NLC has been working alongside local governments and trusted community organizations to build awareness of ACP, which replaces the Emergency Broadband Benefit Program. While the enrollment numbers have been encouraging, more work must be done to increase awareness and enroll eligible households. Visit NLC’s ACP resources for information, consumer fact sheets, and downloadable outreach materials in multiple languages.


The Affordable Connectivity Program (ACP) was created to help low-income Americans get broadband internet at a discount. The program is vital to helping rural America rise out of poverty on its terms. With the program, people would gain important economic opportunities.

The ACP (Affordable Connectivity Program) expands on the emergency broadband benefit established during the COVID-19 pandemic to enable low-income households to afford wired or wireless broadband service and devices. So far, more than 13 million households have benefited from reduced internet bills and the ability to purchase devices.

To promote the integrity of the ACP outreach grant program, broadband providers and their subsidiaries, affiliates, representatives, contractors, or agents are not eligible to participate in the grant program or receive awards as direct recipients or pass-through entities. Because these entities benefit from ACP enrollments, giving them Federal funds to support their outreach efforts creates a clear conflict of interest that compromises the effectiveness of the ACP.


The Affordable Connectivity Program offers low-income households a $30 per month (or $75 on Tribal lands) discount on internet service and an associated one-time discount for a broadband-enabled device. This benefit ensures that families do not have to choose between getting the needed services and paying other bills.

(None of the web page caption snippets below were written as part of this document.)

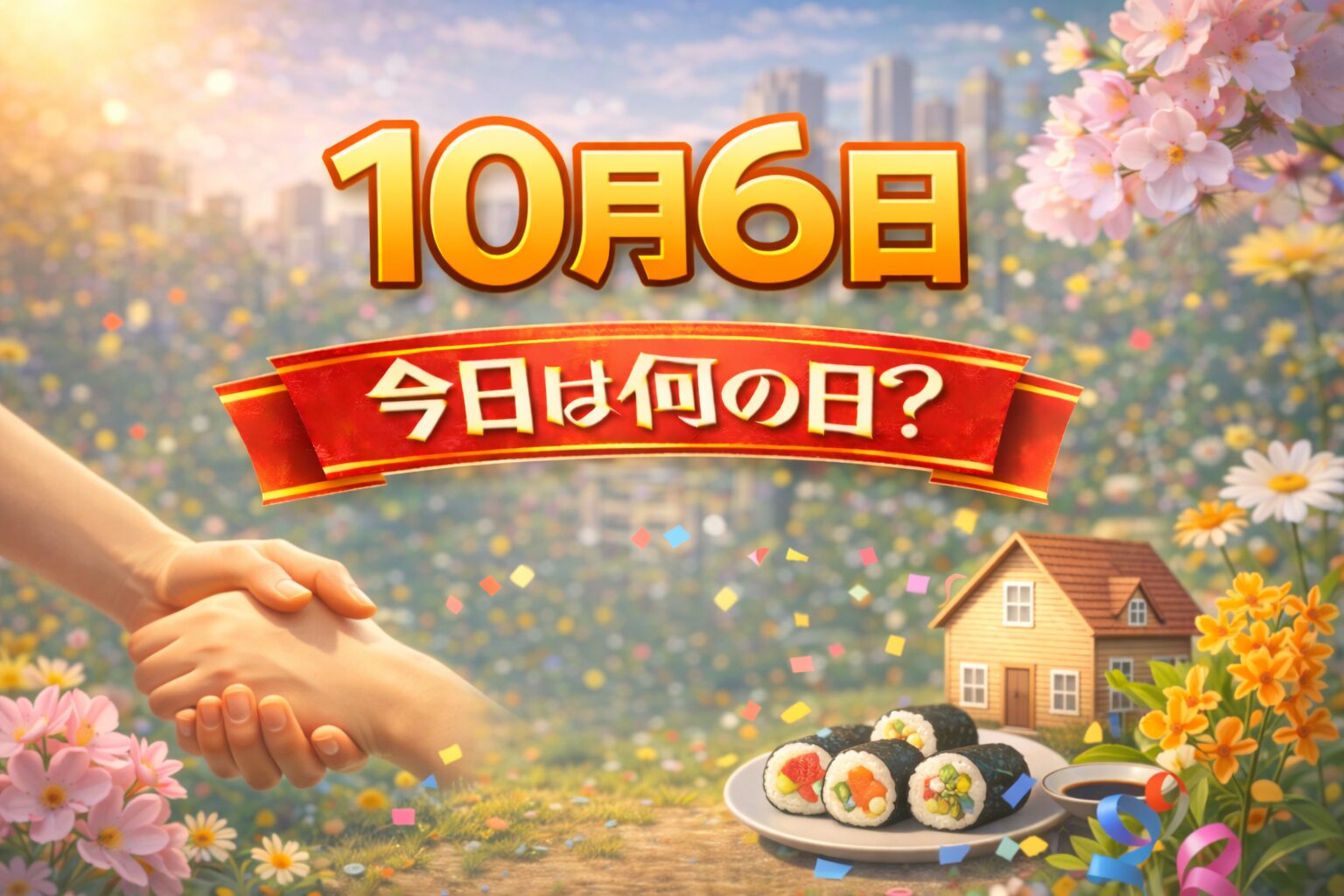 10月6日は何の日？記念日・出来事・誕生日の有名人まとめ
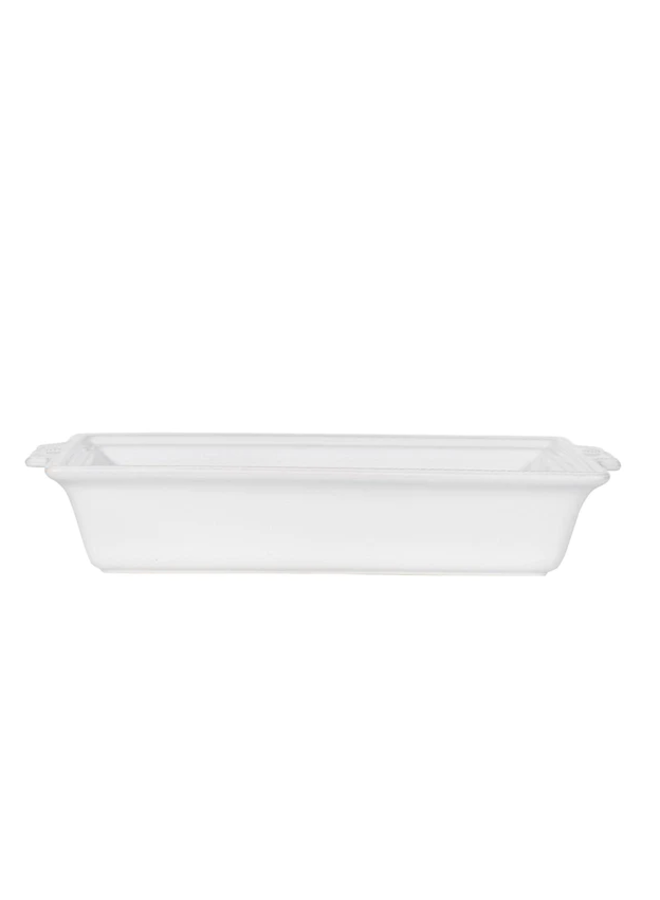 Berry & Thread 13" Rectangular Baker with Lid - Whitewash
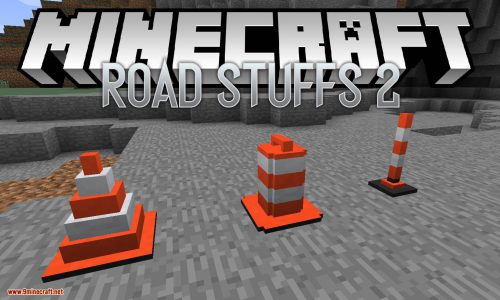 Road Stuff 2 Mod (1.19.2, 1.18.2) – Everything You Need for Your Road Dreams Thumbnail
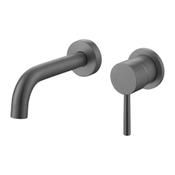 Giro Wall Mounted Basin Mixer - Gunmetal Grey image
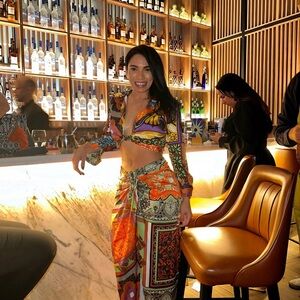 Colorful Patterned Two-Piece Set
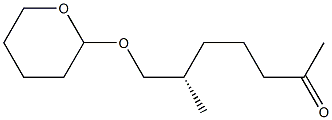 (6S)-6-methyl-7-(tetrahydro-2H-pyran-2-yloxy)heptan-2-one Structure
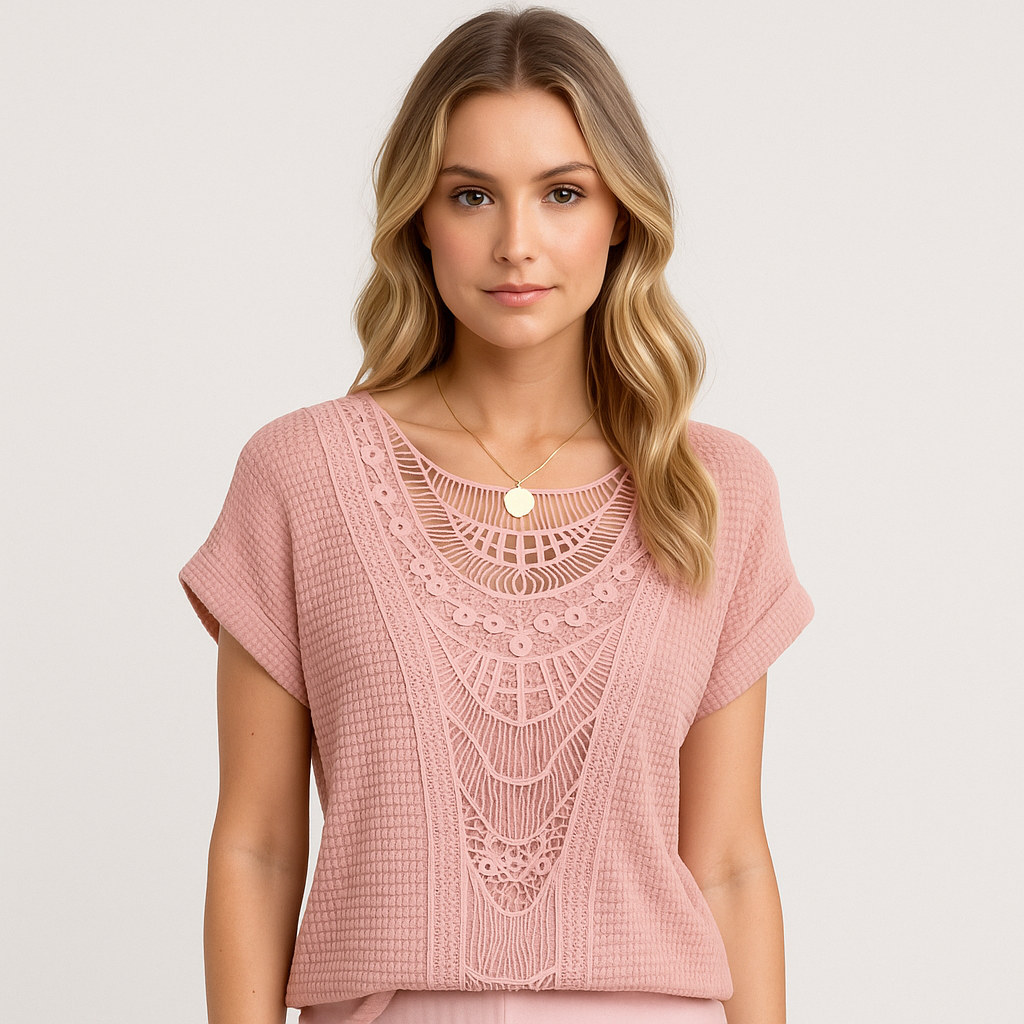 Viola - Chic Elegance Blonde Top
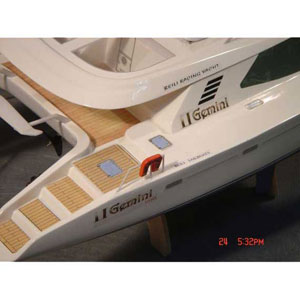 Thumbnail 734 f�r Radiostyrd segelb&aring;t - Katamaran Beili Gemeni - 3ch - RTF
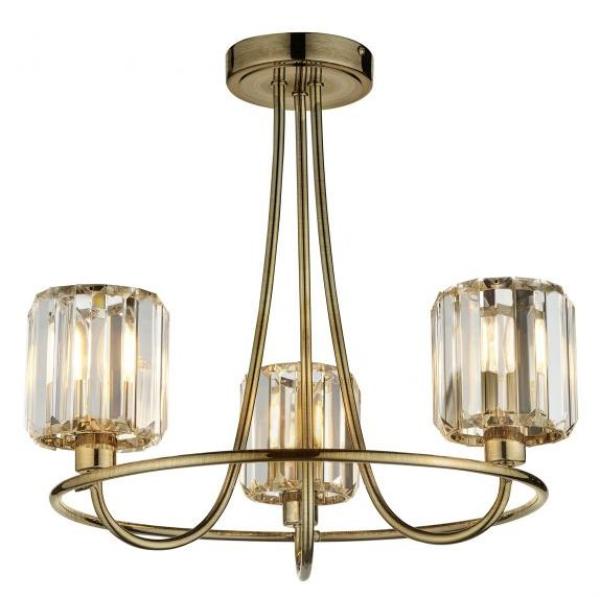 Berenice 3 Antique Brass Ceiling Light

However, the program is only reaching some eligible households. Recent research shows that 2.7 million rural households have no internet connection. Those not subscribing to the Internet often cite cost as the primary reason. This can exacerbate other social and economic disparities, particularly for households of Black, Indigenous, and People of Color.

To ensure the program reaches all eligible households, the Commission has established the Outreach Grant Program to fund outreach by eligible entities. The Infrastructure Act expressly authorizes the Commission to provide grants to such entities for conducting outreach in support of the ACP. To promote the integrity of this grant program, it is important to note that broadband providers and their subsidiaries, affiliates, representatives, contractors, and agents are not eligible for funding through this grant.